EXERCISE GOAL: Starting with the line that contains "Of point 76,195, point" and going on through the end of the data, rewrite each line as an item in a numbered list and skip blank lines. Leave the pictures out.

DATASET EXTRACT:
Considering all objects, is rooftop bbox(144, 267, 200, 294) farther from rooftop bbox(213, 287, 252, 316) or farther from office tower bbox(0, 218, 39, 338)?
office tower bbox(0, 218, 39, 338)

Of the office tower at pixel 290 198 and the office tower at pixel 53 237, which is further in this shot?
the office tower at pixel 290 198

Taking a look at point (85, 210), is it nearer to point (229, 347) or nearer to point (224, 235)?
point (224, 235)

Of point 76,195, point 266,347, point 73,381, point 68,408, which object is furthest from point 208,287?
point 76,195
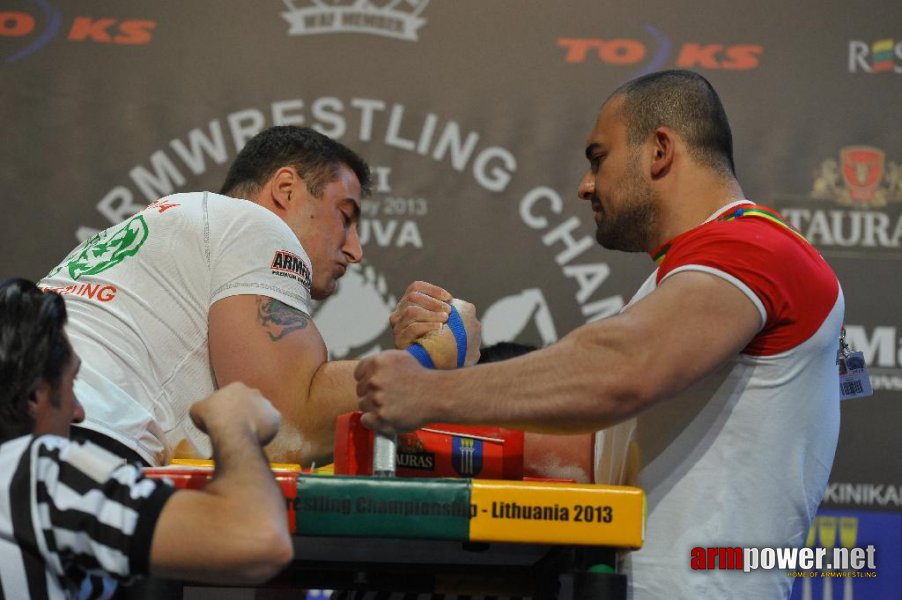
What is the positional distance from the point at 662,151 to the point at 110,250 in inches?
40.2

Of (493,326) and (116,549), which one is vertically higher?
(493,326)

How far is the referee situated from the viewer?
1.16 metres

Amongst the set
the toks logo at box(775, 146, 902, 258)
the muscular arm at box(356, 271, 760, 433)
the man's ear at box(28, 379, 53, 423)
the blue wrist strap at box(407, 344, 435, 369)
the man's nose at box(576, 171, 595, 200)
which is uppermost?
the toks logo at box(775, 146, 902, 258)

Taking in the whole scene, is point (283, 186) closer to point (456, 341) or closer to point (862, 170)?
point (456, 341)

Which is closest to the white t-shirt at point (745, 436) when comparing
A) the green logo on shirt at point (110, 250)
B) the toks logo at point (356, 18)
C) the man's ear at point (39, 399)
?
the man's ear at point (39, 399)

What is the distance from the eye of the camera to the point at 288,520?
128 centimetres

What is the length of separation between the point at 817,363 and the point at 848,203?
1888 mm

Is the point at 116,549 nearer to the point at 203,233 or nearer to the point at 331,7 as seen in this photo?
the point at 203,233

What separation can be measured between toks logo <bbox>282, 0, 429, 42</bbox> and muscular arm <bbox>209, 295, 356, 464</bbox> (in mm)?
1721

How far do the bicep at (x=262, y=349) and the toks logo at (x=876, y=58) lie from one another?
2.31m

TASK OUTPUT:
1. Of point 76,195, point 266,347, point 73,381, point 68,408, which object is furthest from point 208,287?
2. point 76,195
3. What is the positional distance from the point at 662,151 to the point at 110,250 in inches?
4. 40.2
5. Of (493,326) and (116,549), which one is vertically higher?
6. (493,326)
7. How far is the referee situated from the viewer?
8. 1.16 metres
9. Amongst the set
10. the toks logo at box(775, 146, 902, 258)
11. the muscular arm at box(356, 271, 760, 433)
12. the man's ear at box(28, 379, 53, 423)
13. the blue wrist strap at box(407, 344, 435, 369)
14. the man's nose at box(576, 171, 595, 200)
15. which is uppermost?
16. the toks logo at box(775, 146, 902, 258)
17. Taking in the whole scene, is point (283, 186) closer to point (456, 341) or closer to point (862, 170)?
18. point (456, 341)
19. Which is closest to the white t-shirt at point (745, 436) when comparing
20. A) the green logo on shirt at point (110, 250)
21. B) the toks logo at point (356, 18)
22. C) the man's ear at point (39, 399)
23. ?
24. the man's ear at point (39, 399)
25. What is the distance from the eye of the camera to the point at 288,520?
26. 128 centimetres
27. What is the length of separation between the point at 817,363 and the point at 848,203?
28. 1888 mm
29. Is the point at 116,549 nearer to the point at 203,233 or nearer to the point at 331,7 as seen in this photo?
30. the point at 203,233
31. What separation can be measured between toks logo <bbox>282, 0, 429, 42</bbox> and muscular arm <bbox>209, 295, 356, 464</bbox> (in mm)?
32. 1721
33. How far do the bicep at (x=262, y=349) and the toks logo at (x=876, y=58) lie from one another?
34. 2.31m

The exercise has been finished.